WORK TO COMPLETE >> In the Yellow Days article, reproduce the text between "Meet Yellow Days, the" and "do the latter.", inclusive.

GIVEN PASSAGE: Begin

Meet Yellow Days, the 17-year-old Haslemere songwriter with a timeless feel, and bags of potential
The project of 17-year-old Haslemere resident George van den Broek was on my radar a few months back, before dropping off as so many promising artists do; some to sign their first deal and return with more polished studio cuts, some to fade back into normal life away from industry humdrum. Yellow Days was never going to do the latter.
"Your Hand Holding Mine" remains true to the short string of demos that first caught everyone's attention on his SoundCloud: the skewed, wonky synth lines (inspired by a community of German and Spanish beat makers he follows on SoundCloud), static telly crackling feedback and van den Broek's earthy croon are all present, stark and refreshingly undiluted. It's not that this - his first release on new home Good Years (Mick Jenkins, Lil Silva and early BANKS) - feels bare though, far from it, there's a warm sentimentality to his wordplay, a gloss coat of remarkable emotional intelligence layered over blues guitars and sparsely arranged beats. He explains over email, "What the tune means for me is when your first love ends and once you were sure you'd be together forever, but you're on your own now and the song is written from that point." A boundless young talent with an admiration for timeless vocalists such as Ray Charles and Howlin' Wolf, Yellow Days is in it for the long haul.

GIVEN PASSAGE: End
DATA FOR REVIEW: Begin

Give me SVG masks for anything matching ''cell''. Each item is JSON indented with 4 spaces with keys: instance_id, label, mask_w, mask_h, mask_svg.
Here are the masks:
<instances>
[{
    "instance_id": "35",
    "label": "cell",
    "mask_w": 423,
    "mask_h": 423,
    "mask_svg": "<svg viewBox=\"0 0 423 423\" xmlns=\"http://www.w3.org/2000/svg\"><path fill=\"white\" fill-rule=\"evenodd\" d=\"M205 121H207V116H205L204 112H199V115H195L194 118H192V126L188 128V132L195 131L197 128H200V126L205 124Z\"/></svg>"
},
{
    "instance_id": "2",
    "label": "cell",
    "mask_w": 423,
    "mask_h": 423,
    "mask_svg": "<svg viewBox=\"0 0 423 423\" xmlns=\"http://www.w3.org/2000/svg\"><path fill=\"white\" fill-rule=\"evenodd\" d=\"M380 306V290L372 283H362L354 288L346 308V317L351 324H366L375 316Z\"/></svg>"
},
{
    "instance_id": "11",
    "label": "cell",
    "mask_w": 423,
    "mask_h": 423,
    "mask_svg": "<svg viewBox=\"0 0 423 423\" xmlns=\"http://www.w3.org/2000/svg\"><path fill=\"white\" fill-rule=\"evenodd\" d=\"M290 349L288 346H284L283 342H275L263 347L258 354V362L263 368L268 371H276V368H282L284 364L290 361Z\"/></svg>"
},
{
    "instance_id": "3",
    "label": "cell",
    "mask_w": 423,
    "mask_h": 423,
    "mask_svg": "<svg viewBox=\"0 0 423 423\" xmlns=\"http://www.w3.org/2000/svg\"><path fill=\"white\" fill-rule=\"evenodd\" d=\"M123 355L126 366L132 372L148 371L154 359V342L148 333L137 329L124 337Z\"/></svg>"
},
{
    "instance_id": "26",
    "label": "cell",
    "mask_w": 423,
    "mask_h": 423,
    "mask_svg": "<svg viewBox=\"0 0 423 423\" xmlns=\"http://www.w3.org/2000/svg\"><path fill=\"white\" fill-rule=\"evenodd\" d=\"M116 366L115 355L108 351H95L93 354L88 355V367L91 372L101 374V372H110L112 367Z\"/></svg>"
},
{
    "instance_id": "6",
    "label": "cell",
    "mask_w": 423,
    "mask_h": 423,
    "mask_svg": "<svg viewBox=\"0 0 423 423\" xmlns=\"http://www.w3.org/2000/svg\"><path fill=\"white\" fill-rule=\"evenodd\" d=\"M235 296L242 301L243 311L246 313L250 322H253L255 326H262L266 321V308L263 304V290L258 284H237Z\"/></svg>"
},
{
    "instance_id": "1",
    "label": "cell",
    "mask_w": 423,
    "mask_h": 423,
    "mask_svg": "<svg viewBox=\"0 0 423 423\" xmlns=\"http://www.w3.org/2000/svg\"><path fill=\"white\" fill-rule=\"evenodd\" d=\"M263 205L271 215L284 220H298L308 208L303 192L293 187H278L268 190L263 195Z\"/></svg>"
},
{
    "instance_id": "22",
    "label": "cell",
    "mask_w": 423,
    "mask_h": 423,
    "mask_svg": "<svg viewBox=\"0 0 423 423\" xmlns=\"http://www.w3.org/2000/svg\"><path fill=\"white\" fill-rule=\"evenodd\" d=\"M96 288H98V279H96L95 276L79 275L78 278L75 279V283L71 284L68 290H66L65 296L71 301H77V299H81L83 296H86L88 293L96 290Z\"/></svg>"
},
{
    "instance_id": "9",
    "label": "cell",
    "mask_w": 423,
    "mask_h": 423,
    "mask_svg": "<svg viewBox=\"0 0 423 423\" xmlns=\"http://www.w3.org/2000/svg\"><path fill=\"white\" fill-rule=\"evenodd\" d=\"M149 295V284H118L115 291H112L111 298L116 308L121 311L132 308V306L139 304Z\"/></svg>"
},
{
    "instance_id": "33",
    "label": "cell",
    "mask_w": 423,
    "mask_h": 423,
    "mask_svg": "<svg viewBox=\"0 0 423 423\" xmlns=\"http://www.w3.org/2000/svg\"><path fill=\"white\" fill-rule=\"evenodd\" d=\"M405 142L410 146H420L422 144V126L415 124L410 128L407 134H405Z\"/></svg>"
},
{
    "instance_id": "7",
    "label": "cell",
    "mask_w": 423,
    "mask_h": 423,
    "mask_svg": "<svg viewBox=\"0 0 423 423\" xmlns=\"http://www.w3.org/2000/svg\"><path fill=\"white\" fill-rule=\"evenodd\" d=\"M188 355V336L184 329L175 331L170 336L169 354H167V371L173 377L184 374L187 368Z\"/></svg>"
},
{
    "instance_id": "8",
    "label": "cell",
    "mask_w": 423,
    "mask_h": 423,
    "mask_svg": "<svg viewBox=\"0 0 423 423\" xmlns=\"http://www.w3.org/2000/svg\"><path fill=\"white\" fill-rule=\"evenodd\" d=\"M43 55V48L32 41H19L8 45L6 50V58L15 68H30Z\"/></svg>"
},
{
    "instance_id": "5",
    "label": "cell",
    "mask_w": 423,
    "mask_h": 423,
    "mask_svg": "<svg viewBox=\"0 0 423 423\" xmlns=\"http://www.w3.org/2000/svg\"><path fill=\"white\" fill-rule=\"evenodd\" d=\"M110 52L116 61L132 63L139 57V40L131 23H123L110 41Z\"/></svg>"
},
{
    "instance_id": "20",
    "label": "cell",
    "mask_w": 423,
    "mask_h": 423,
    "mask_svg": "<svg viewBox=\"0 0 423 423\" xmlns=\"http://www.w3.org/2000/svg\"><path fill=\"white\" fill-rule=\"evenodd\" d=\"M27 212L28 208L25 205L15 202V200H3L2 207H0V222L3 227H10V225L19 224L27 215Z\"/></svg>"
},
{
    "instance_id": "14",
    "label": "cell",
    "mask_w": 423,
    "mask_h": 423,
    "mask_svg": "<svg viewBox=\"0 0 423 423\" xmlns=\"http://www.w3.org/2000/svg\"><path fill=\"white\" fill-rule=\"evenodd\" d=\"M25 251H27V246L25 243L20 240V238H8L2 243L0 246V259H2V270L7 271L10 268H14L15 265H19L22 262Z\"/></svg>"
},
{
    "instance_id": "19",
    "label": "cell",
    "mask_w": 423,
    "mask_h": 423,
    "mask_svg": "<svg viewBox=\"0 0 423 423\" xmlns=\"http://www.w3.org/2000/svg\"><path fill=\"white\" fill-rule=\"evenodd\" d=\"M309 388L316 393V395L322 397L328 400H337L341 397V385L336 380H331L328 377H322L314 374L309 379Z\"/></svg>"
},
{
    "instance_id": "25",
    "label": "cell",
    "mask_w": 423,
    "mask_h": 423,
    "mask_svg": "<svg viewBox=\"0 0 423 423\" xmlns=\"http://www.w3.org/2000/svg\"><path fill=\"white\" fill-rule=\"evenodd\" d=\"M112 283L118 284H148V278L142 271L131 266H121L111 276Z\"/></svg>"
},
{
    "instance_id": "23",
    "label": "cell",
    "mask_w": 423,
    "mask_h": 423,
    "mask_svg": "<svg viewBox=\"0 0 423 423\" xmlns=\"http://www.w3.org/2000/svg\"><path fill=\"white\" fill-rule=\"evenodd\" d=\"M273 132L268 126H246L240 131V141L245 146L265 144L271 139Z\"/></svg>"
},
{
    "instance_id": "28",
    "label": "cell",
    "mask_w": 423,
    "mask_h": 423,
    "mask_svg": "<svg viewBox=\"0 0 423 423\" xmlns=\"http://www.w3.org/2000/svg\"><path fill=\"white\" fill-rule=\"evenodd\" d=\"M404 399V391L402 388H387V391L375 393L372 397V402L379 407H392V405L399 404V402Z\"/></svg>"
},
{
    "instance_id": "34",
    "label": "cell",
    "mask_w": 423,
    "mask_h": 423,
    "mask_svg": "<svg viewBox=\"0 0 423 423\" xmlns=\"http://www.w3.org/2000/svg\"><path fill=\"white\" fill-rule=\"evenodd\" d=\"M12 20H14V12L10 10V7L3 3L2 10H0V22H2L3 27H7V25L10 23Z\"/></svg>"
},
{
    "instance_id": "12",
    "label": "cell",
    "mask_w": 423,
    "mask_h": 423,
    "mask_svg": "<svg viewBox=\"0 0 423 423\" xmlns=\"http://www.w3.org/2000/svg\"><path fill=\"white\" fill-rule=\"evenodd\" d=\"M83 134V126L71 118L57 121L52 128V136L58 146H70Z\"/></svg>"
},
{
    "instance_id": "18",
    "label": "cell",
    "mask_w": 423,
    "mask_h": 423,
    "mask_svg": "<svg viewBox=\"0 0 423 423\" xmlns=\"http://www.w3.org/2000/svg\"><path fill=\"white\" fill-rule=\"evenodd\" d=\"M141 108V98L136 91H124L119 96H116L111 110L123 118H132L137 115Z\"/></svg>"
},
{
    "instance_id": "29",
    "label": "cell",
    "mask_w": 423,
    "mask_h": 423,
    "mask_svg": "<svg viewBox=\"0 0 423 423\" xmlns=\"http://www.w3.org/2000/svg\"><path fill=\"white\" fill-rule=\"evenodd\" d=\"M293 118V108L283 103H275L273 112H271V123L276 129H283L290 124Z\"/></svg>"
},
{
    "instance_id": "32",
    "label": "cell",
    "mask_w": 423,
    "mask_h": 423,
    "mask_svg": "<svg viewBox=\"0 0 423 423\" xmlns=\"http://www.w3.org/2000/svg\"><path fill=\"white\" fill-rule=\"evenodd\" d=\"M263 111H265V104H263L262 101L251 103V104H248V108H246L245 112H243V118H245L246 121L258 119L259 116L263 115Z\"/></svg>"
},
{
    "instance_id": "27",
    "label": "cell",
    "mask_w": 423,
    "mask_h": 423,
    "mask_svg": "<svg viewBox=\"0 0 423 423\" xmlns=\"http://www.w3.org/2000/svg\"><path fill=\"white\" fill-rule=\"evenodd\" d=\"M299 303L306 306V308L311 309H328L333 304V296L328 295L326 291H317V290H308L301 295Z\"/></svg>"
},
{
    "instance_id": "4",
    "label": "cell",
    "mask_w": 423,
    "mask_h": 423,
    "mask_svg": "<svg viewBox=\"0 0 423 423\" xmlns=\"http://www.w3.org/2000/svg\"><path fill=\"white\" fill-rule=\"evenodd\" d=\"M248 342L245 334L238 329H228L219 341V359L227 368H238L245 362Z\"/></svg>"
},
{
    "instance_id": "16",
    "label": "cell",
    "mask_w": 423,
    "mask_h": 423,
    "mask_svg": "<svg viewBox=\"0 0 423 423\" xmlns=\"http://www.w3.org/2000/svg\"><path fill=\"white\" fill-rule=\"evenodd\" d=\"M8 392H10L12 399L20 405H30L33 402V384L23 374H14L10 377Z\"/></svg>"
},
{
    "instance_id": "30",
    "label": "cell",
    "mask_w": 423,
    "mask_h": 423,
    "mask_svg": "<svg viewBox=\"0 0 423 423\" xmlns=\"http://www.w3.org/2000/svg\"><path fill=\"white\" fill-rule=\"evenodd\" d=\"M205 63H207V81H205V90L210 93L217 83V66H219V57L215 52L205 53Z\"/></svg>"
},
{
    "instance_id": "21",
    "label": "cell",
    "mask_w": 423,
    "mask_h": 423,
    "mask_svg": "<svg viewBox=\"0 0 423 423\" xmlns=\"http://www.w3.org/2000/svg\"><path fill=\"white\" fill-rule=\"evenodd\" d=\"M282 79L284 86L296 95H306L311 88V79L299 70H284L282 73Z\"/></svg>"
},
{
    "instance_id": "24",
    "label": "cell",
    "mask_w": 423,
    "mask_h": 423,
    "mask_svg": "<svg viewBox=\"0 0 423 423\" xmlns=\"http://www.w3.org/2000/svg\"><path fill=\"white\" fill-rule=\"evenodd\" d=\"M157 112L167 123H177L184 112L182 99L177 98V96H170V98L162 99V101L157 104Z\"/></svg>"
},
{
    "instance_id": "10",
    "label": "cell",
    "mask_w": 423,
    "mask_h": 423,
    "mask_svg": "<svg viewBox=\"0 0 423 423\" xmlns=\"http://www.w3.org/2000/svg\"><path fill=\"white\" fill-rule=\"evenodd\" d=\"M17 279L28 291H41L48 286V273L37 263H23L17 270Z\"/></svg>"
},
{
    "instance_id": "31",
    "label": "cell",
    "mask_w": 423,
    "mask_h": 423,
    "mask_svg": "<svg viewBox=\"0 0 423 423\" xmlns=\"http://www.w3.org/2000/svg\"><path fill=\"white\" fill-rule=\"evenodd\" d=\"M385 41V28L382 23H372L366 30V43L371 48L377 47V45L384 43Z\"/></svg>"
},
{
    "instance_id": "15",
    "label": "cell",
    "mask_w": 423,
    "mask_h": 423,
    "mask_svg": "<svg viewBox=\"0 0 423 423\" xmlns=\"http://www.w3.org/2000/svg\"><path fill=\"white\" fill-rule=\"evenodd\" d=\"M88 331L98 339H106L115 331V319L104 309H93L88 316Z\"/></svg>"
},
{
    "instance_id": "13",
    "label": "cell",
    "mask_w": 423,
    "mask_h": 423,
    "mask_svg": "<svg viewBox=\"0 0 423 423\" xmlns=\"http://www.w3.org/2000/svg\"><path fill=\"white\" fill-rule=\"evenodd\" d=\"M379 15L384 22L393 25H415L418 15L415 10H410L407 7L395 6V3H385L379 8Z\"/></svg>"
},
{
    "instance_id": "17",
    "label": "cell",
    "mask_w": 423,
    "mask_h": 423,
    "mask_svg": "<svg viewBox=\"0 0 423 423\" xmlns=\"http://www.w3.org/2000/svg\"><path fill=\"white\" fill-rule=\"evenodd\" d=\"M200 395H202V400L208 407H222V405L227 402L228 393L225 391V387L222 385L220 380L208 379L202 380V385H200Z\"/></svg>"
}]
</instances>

DATA FOR REVIEW: End

ANSWER SECTION >>
Meet Yellow Days, the 17-year-old Haslemere songwriter with a timeless feel, and bags of potential
The project of 17-year-old Haslemere resident George van den Broek was on my radar a few months back, before dropping off as so many promising artists do; some to sign their first deal and return with more polished studio cuts, some to fade back into normal life away from industry humdrum. Yellow Days was never going to do the latter.